▶ Written task
Lay out every line of the records below as a JSON list of strings, one string per line and no strings for blank lines.

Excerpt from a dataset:

_ _ _ _ _ _ _

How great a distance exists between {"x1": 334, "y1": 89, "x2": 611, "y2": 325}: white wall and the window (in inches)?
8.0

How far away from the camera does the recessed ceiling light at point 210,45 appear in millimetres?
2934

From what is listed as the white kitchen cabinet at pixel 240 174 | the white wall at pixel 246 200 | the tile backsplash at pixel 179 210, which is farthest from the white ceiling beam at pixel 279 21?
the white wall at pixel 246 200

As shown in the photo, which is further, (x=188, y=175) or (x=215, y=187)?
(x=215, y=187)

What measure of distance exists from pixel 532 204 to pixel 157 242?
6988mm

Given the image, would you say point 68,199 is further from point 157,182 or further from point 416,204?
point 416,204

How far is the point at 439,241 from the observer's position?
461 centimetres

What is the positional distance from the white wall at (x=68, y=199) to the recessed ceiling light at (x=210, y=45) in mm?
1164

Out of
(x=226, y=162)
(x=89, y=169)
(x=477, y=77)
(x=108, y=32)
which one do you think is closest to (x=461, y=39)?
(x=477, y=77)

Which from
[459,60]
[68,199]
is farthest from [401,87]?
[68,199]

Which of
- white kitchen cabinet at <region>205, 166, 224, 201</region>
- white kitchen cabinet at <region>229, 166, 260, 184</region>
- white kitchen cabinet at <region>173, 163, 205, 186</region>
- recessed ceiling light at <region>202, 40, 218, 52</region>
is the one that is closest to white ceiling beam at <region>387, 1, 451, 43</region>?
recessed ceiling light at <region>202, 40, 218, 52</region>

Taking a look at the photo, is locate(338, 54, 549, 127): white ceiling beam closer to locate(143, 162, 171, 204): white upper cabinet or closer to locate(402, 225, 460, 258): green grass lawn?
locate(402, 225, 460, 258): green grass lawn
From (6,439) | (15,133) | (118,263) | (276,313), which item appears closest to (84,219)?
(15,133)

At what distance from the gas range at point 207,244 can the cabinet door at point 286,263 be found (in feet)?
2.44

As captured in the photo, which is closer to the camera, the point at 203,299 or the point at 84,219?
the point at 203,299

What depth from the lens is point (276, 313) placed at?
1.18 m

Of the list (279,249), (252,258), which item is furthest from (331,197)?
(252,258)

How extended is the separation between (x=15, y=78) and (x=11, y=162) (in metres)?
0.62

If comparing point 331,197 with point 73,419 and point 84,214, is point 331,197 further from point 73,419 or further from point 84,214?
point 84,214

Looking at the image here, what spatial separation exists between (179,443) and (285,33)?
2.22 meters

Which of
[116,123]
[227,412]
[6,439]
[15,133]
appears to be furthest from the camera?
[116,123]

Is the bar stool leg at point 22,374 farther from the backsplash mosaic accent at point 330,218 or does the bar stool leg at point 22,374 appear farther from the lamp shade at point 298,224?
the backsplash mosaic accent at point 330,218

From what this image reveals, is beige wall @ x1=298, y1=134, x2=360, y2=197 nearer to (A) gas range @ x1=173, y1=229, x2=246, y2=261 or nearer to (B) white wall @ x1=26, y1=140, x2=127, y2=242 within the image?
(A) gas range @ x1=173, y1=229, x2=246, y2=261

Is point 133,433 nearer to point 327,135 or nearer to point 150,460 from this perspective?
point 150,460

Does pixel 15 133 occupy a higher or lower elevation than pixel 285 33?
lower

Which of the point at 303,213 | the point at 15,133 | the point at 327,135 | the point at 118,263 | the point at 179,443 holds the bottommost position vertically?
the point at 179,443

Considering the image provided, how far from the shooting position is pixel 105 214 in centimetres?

_ _ _ _ _ _ _

▶ Task output
[
  "How great a distance exists between {\"x1\": 334, \"y1\": 89, \"x2\": 611, \"y2\": 325}: white wall and the window (in inches)?",
  "8.0",
  "How far away from the camera does the recessed ceiling light at point 210,45 appear in millimetres?",
  "2934",
  "From what is listed as the white kitchen cabinet at pixel 240 174 | the white wall at pixel 246 200 | the tile backsplash at pixel 179 210, which is farthest from the white ceiling beam at pixel 279 21?",
  "the white wall at pixel 246 200",
  "As shown in the photo, which is further, (x=188, y=175) or (x=215, y=187)?",
  "(x=215, y=187)",
  "What measure of distance exists from pixel 532 204 to pixel 157 242?",
  "6988mm",
  "Given the image, would you say point 68,199 is further from point 157,182 or further from point 416,204?",
  "point 416,204",
  "How far is the point at 439,241 from the observer's position?",
  "461 centimetres",
  "What is the positional distance from the white wall at (x=68, y=199) to the recessed ceiling light at (x=210, y=45) in mm?",
  "1164",
  "Out of",
  "(x=226, y=162)",
  "(x=89, y=169)",
  "(x=477, y=77)",
  "(x=108, y=32)",
  "which one do you think is closest to (x=461, y=39)?",
  "(x=477, y=77)",
  "Which from",
  "[459,60]",
  "[68,199]",
  "is farthest from [401,87]?",
  "[68,199]",
  "Which of",
  "- white kitchen cabinet at <region>205, 166, 224, 201</region>",
  "- white kitchen cabinet at <region>229, 166, 260, 184</region>",
  "- white kitchen cabinet at <region>173, 163, 205, 186</region>",
  "- recessed ceiling light at <region>202, 40, 218, 52</region>",
  "is the one that is closest to white ceiling beam at <region>387, 1, 451, 43</region>?",
  "recessed ceiling light at <region>202, 40, 218, 52</region>",
  "Taking a look at the photo, is locate(338, 54, 549, 127): white ceiling beam closer to locate(143, 162, 171, 204): white upper cabinet or closer to locate(402, 225, 460, 258): green grass lawn?",
  "locate(402, 225, 460, 258): green grass lawn",
  "From (6,439) | (15,133) | (118,263) | (276,313), which item appears closest to (84,219)?",
  "(15,133)",
  "At what distance from the gas range at point 207,244 can the cabinet door at point 286,263 be found (in feet)?",
  "2.44",
  "As captured in the photo, which is closer to the camera, the point at 203,299 or the point at 84,219?",
  "the point at 203,299",
  "What depth from the lens is point (276, 313) placed at?",
  "1.18 m",
  "Of the list (279,249), (252,258), which item is furthest from (331,197)?",
  "(252,258)",
  "How extended is the separation between (x=15, y=78) and (x=11, y=162) (in metres)?",
  "0.62",
  "If comparing point 331,197 with point 73,419 and point 84,214, is point 331,197 further from point 73,419 or further from point 84,214?",
  "point 84,214",
  "Looking at the image here, what spatial separation exists between (179,443) and (285,33)?",
  "2.22 meters",
  "Which of",
  "[116,123]",
  "[227,412]",
  "[6,439]",
  "[15,133]",
  "appears to be furthest from the camera?",
  "[116,123]",
  "Is the bar stool leg at point 22,374 farther from the backsplash mosaic accent at point 330,218 or does the bar stool leg at point 22,374 appear farther from the lamp shade at point 298,224?",
  "the backsplash mosaic accent at point 330,218",
  "From what this image reveals, is beige wall @ x1=298, y1=134, x2=360, y2=197 nearer to (A) gas range @ x1=173, y1=229, x2=246, y2=261 or nearer to (B) white wall @ x1=26, y1=140, x2=127, y2=242 within the image?",
  "(A) gas range @ x1=173, y1=229, x2=246, y2=261",
  "Is point 133,433 nearer to point 327,135 or nearer to point 150,460 from this perspective?",
  "point 150,460",
  "Does pixel 15 133 occupy a higher or lower elevation than pixel 285 33?",
  "lower",
  "Which of the point at 303,213 | the point at 15,133 | the point at 327,135 | the point at 118,263 | the point at 179,443 holds the bottommost position vertically?",
  "the point at 179,443",
  "Considering the image provided, how far from the shooting position is pixel 105 214 in centimetres?"
]